> Exercise objective:
Below are some entries. Repeat exactly the lines from the one with "Young woman with" through the one with "White electro switch", and only those.

> Material for this exercise:
[Start of Attachment]

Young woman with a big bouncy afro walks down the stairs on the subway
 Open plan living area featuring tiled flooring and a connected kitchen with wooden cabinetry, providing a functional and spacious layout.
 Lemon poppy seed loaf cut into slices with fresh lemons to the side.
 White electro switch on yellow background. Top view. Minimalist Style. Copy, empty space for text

[End of Attachment]
[Start of Attachment]

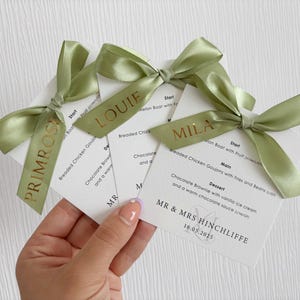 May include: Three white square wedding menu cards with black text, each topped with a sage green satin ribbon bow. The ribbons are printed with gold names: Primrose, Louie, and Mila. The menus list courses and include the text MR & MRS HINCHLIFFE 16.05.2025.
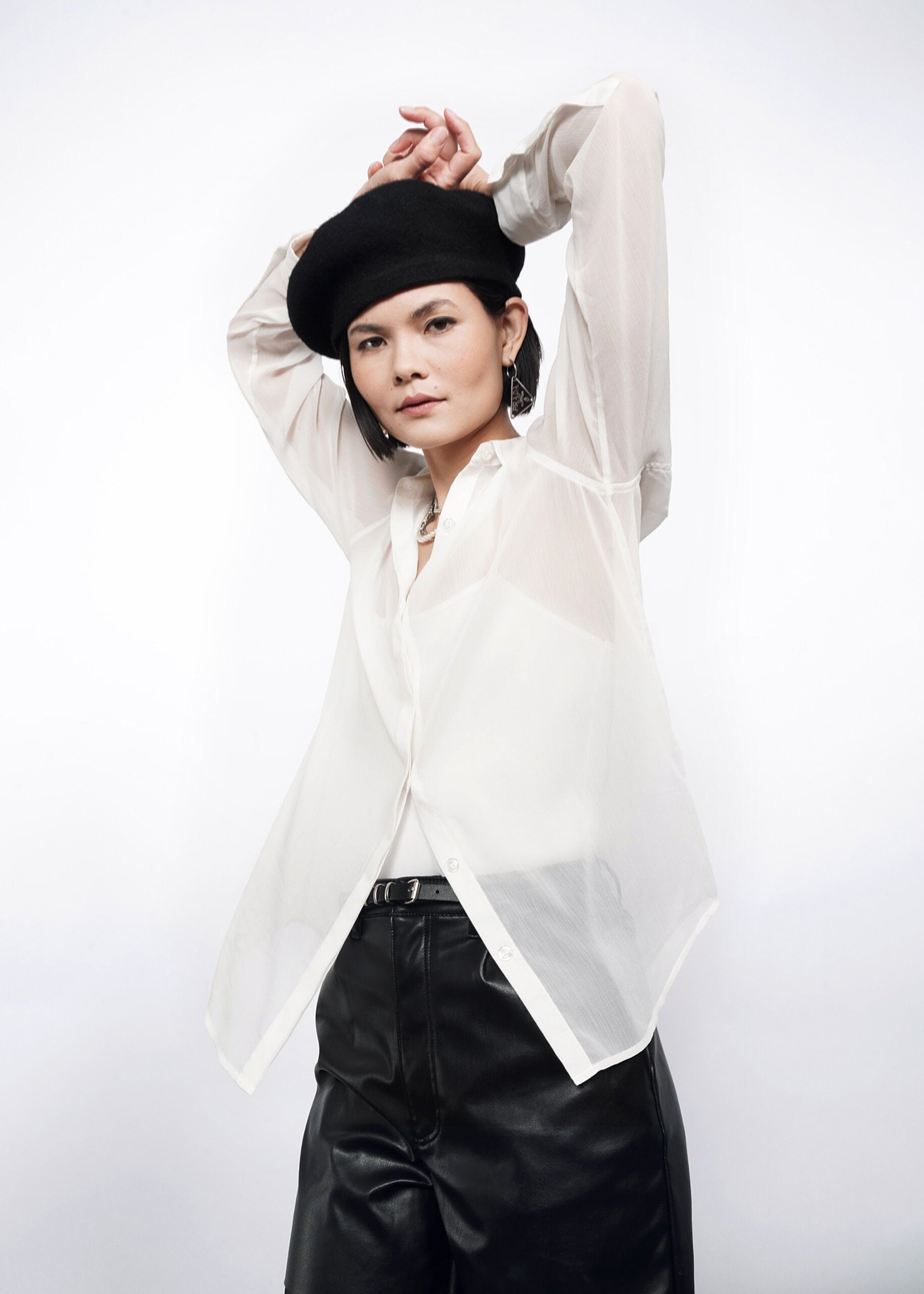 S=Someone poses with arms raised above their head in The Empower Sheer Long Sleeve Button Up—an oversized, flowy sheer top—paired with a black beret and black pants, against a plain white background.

[End of Attachment]

> Answer area:
Young woman with a big bouncy afro walks down the stairs on the subway
 Open plan living area featuring tiled flooring and a connected kitchen with wooden cabinetry, providing a functional and spacious layout.
 Lemon poppy seed loaf cut into slices with fresh lemons to the side.
 White electro switch on yellow background. Top view. Minimalist Style. Copy, empty space for text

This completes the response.